----- Exercise input

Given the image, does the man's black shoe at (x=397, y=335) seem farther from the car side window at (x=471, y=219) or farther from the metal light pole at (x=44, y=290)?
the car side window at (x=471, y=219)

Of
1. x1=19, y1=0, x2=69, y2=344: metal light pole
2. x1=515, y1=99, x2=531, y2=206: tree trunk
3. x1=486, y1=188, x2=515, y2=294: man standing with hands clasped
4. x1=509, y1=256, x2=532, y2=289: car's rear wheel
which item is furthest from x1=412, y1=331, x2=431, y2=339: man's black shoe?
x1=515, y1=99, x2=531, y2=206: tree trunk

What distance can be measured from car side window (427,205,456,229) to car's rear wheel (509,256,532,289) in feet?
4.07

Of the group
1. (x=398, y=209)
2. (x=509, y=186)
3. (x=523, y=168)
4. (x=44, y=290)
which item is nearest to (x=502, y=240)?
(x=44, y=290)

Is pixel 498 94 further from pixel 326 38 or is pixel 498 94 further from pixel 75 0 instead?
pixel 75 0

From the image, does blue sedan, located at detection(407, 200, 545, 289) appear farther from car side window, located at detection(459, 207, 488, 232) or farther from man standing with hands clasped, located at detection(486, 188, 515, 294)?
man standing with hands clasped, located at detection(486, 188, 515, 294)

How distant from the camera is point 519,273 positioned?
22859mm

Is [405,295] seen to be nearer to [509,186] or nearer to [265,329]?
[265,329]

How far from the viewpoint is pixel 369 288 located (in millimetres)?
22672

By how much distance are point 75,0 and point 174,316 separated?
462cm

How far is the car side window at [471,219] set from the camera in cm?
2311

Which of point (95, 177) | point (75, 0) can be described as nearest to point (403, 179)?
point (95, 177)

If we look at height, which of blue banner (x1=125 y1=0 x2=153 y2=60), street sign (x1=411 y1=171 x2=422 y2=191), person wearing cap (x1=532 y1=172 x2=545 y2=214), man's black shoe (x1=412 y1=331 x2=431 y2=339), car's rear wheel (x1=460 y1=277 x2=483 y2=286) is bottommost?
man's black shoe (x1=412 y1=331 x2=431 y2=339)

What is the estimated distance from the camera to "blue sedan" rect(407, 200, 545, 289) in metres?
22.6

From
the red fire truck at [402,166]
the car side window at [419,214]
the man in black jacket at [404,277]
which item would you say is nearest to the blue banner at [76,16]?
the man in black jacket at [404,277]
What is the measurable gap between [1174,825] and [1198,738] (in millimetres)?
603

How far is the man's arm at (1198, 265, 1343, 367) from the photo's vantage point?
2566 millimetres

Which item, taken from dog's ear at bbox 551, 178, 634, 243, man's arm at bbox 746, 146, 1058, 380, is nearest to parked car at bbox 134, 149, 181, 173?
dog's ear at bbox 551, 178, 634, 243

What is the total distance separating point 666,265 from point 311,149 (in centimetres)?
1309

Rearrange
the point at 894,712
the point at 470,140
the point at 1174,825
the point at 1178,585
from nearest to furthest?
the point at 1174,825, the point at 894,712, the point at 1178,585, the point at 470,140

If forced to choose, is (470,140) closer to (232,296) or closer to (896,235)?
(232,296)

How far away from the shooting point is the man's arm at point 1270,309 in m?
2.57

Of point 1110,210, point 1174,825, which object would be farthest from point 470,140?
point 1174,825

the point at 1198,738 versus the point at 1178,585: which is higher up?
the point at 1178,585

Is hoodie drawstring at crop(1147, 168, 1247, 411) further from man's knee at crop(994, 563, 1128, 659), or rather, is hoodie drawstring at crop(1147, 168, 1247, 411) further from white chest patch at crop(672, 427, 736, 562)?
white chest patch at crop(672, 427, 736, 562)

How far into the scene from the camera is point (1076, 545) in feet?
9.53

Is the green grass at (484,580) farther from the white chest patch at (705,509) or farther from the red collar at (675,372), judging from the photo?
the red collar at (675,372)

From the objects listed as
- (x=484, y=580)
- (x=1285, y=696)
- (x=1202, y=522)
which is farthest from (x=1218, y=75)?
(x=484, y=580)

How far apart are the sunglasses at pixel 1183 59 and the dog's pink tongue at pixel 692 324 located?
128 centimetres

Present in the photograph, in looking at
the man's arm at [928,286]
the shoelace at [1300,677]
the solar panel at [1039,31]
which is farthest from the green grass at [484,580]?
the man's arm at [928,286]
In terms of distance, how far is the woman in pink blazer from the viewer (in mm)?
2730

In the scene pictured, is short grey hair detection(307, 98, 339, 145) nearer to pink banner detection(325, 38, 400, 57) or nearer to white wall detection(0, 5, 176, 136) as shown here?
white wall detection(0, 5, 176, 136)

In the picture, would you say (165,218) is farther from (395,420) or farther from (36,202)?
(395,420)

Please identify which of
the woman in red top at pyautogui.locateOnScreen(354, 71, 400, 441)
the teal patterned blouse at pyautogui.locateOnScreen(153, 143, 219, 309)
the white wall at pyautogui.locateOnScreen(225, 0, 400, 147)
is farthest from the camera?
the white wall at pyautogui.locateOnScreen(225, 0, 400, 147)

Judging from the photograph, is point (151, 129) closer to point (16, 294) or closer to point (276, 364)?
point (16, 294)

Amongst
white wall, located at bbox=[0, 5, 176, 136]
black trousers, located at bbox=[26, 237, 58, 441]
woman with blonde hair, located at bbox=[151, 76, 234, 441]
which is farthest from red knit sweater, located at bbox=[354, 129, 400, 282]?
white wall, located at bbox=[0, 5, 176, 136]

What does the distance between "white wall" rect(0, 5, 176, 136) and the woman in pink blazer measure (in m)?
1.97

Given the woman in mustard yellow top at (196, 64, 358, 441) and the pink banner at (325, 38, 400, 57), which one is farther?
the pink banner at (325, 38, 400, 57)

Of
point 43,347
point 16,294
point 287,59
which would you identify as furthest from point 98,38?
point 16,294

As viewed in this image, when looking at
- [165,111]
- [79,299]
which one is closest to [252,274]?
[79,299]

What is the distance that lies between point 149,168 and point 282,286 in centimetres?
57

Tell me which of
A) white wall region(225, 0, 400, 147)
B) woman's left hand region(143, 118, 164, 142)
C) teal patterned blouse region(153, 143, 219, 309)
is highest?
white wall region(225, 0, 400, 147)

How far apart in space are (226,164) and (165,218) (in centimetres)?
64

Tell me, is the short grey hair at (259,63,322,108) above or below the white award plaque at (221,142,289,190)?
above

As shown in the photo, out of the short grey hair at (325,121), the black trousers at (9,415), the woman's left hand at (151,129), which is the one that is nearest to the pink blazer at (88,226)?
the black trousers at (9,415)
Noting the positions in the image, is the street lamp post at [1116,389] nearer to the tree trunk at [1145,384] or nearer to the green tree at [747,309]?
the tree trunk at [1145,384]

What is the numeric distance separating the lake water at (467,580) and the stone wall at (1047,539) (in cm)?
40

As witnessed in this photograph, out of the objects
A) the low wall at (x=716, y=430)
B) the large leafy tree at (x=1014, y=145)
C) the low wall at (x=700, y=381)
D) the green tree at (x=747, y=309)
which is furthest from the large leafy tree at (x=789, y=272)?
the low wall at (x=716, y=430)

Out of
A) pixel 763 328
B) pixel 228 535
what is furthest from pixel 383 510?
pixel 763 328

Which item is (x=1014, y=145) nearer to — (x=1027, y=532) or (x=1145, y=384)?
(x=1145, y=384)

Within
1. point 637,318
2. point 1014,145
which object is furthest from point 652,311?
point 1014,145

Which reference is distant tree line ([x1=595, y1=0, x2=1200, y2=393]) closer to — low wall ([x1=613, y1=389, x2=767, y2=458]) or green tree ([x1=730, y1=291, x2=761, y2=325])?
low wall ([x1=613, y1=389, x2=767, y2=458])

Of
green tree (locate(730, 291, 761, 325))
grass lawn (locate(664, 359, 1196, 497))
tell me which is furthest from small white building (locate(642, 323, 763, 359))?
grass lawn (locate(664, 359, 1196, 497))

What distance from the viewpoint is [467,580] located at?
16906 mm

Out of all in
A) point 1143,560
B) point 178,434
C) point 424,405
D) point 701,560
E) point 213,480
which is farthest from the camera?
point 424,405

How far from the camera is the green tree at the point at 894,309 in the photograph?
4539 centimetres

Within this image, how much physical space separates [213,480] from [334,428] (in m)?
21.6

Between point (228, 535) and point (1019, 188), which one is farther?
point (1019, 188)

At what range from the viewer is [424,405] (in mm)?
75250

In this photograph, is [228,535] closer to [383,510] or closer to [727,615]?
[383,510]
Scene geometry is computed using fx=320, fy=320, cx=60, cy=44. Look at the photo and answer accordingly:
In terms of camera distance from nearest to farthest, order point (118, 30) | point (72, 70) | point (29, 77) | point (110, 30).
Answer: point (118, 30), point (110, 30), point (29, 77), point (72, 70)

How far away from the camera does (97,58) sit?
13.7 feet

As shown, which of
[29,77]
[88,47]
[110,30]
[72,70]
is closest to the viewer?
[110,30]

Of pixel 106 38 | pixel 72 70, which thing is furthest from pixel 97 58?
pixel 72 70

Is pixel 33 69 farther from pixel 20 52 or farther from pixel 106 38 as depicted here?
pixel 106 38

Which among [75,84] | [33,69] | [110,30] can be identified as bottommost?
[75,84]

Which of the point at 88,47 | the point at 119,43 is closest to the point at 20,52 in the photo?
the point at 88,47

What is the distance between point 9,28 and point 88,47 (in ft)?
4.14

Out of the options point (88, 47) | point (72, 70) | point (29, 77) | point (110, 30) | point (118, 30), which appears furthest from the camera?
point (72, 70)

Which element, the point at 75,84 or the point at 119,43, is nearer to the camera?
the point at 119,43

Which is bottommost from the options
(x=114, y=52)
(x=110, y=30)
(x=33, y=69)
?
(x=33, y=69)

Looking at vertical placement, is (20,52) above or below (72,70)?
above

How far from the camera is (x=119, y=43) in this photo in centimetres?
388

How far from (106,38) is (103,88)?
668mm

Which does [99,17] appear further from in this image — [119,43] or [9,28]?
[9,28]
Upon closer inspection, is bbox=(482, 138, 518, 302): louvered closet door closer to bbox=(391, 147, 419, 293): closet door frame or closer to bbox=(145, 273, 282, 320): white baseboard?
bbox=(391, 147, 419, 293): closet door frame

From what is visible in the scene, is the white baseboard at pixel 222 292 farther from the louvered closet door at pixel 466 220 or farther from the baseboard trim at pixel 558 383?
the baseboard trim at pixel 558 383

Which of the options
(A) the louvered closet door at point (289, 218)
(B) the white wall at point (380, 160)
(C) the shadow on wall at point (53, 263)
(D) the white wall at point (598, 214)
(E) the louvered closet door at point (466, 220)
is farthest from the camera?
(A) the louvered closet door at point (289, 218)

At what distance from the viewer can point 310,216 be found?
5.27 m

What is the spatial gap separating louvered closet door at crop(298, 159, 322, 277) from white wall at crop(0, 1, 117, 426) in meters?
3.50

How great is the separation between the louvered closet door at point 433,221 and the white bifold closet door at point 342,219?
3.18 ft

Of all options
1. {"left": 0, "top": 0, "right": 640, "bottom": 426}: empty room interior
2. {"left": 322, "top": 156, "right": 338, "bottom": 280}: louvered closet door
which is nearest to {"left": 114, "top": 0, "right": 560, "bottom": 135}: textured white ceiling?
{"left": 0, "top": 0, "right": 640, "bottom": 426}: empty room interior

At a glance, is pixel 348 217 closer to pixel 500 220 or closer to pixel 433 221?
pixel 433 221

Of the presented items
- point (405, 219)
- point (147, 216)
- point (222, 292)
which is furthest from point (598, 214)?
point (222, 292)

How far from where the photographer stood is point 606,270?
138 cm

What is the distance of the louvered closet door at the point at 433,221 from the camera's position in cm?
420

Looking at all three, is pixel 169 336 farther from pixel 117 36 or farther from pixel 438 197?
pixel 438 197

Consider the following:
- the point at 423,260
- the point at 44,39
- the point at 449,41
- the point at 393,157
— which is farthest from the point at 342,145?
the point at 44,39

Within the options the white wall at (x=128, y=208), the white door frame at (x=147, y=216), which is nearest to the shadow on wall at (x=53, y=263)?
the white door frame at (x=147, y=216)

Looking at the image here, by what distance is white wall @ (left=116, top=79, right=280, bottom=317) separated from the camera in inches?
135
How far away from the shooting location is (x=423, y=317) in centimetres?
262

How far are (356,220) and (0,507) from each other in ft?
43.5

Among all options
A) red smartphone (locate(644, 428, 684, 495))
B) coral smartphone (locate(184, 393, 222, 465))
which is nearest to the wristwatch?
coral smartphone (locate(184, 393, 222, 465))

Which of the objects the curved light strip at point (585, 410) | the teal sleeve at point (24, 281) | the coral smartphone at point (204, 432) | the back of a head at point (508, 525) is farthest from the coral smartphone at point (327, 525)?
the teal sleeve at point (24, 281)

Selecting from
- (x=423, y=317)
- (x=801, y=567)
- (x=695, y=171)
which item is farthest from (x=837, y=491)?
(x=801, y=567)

----------

## What the task asks
Copy out the material word for word, starting with the line that contains "How far away from the shooting location" and continuing through the end of the material, with both ends included.

## Answer for this exercise
How far away from the shooting location is (x=423, y=317) in centimetres?
262

How far are (356,220) and (0,507) from each other in ft?
43.5

Among all options
A) red smartphone (locate(644, 428, 684, 495))
B) coral smartphone (locate(184, 393, 222, 465))
which is nearest to the wristwatch?
coral smartphone (locate(184, 393, 222, 465))

Which of the objects the curved light strip at point (585, 410) | the teal sleeve at point (24, 281) | the coral smartphone at point (204, 432) | the back of a head at point (508, 525) is farthest from the coral smartphone at point (327, 525)?
the teal sleeve at point (24, 281)

Selecting from
- (x=423, y=317)
- (x=801, y=567)
- (x=695, y=171)
which item is farthest from (x=837, y=491)?
(x=801, y=567)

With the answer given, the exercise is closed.